**Passage to read**
────────────────────

Combined with the compound pulley, winches or capstans already offer impressive performance. One man operating a Pentaspostos and exerting a force of 25 or 50 kilograms at the winch described above can lift a load of 750 to 1500 kilograms (25 or 50 kg x 6 x 5 = 750 or 1500 kg), while the Egyptians needed 30 to 60 men to haul up a 1500 kilogram stone block up a ramp.
Just like ropes, winches and capstans can be operated by multiple people (winches by two people, capstans by many more). Capstans can also be operated by draft animals. Four men operating a capstan with a similar mechanical advantage as the winch described above, each exerting 25 to 50 kg of power, can lift - ignoring friction - 3 to 6 tonnes (100 or 200 kg x 6 x 5 = 3000 or 6000 kg). However, in both examples, for every metre the load is raised, they will have to pull in 30 metres of rope.
An even more powerful lifting aid than the winch or capstan was the treadwheel. It was first mentioned in 230 BC and it remained a very important element of cranes up until the second half of the 19th century. Treadwheels, which usually had a diameter of 4 to 5 metres, have a greater mechanical advantage than winches or capstans, because of the larger radius of the wheel compared to the radius of the axle. Moreover, the power generated by a person's arm and shoulder is replaced by the greater power of a person walking (not running) within the wheel. A treadwheel with a wheel radius of 7 feet (213 cm) and a drum radius of 0.5 feet (15 cm) has a mechanical advantage of 14 to one. This concerns a treadwheel with a diameter of 456 centimetres: 2 x 213 cm radius of the wheel + 2 x 15 cm radius of the drum (diameter = 2 x radius). (source).
With a mechanical advantage of 14 to one, one man in a treadwheel operating a Pentaspastos and exerting a force of 50 kilograms could thus lift a load of 3500 kilogram or 3.5 tonnes. That's about 70 times more than he could lift with a simple pulley.
Some cranes (especially the harbour cranes from the middle ages and onwards) were equipped with two treadwheels attached to the same axle, bringing the total lifting power of a human powered crane to some 7,000 kilograms or 7 tonnes. Because many treadwheels were also wide enough for two people walking side by side, a crane with two treadwheels could be powered by 4 people, which brings the maximum lifting power at 14 tonnes - comparable to that of a common modern tower crane. Even taking into account a loss of 20 percent due to friction, this is still 11.2 tonnes. (picture credit).

────────────────────

**Data extract**
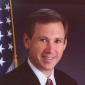 Mark Kirk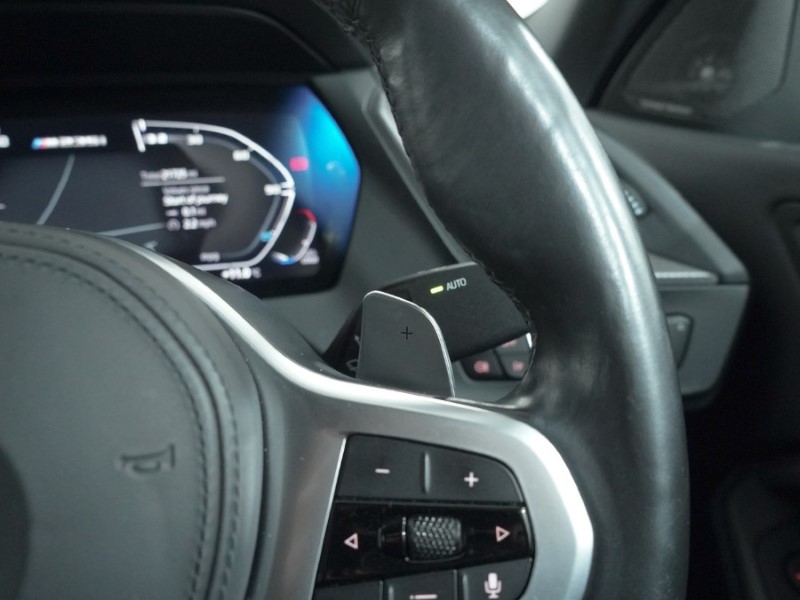 2022 (22) BMW 2 SERIES M235i xDrive 4dr Step Auto 4825889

────────────────────

**What the exercise asks**
According to the passage about human-powered lifting machines, in what year was the treadwheel first mentioned?

**Answer box**
230 BC